By the time we made it to the bedroom, something had changed.

It wasn’t rushed. It wasn’t desperate. It was slow–deliberate.

Ryan’s hands traced over my skin like he was memorizing every inch of me, his lips following the path of his fingertips. There was still that electric pull between us, but this time, weweren’t trying to chase it. We were letting it build, letting it settle deep in our bones.

We moved together, unhurried, as if we had all the time in the world. And maybe we did.

Because in that moment, nothing else existed except the feel of his body against mine, the way he held me so close it felt like he was afraid to let go.
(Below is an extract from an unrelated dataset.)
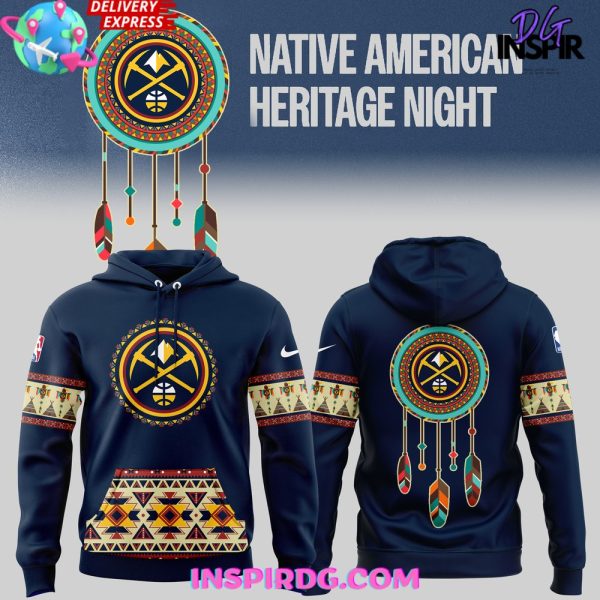 Denver Nuggets Native American Heritage Special Hoodie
And when it was over, I didn’t move.

I didn’t want to.

I lay curled against his chest, my fingers tracing lazy patterns along the ridges of his stomach. His skin was warm beneath my touch, solid and steady in a way that made something in my chest tighten.

Ryan let out a soft breath, his hands moving absently over my back, fingers skimming my shoulder in a featherlight touch. It wasn’t meant to be seductive. It wasn’t meant to be anything at all.

But it was.

Because he wasn’t just touching me.

He was holding me.

And I didn’t realize how much I wanted to be held until that moment.

I shut my eyes, letting the quiet fill the space between us. It should have felt too still, too peaceful after everything we’d done, but instead, it wasperfect.

I wanted to stay here. Just like this.

Because this–this–felt different.

Different in the way he looked at me. Different in the way he touched me, like I was something to be cherished, not just desired.

My heart clenched. Could this be something real?

I didn’t know.

Connor. My responsibilities. Everything I was trying to keep together. And Ryan? He was everything I wasn’t–steady, uncomplicated.

I pushed the doubt away, not wanting to think about what came next.

Right now, all I wanted was this.

Him.

Us.

As if sensing the shift in my thoughts, Ryan’s hand slid up to cup the back of my neck, his thumb brushing lazily over my skin.

“You okay?” His voice was quiet, rough from exhaustion, but there was something else there, too.

I swallowed, my throat tight, and nodded. “Yeah. I’m good.”

He hummed softly, pressing a slow, lingering kiss to my hair.

And just like that, the doubts faded.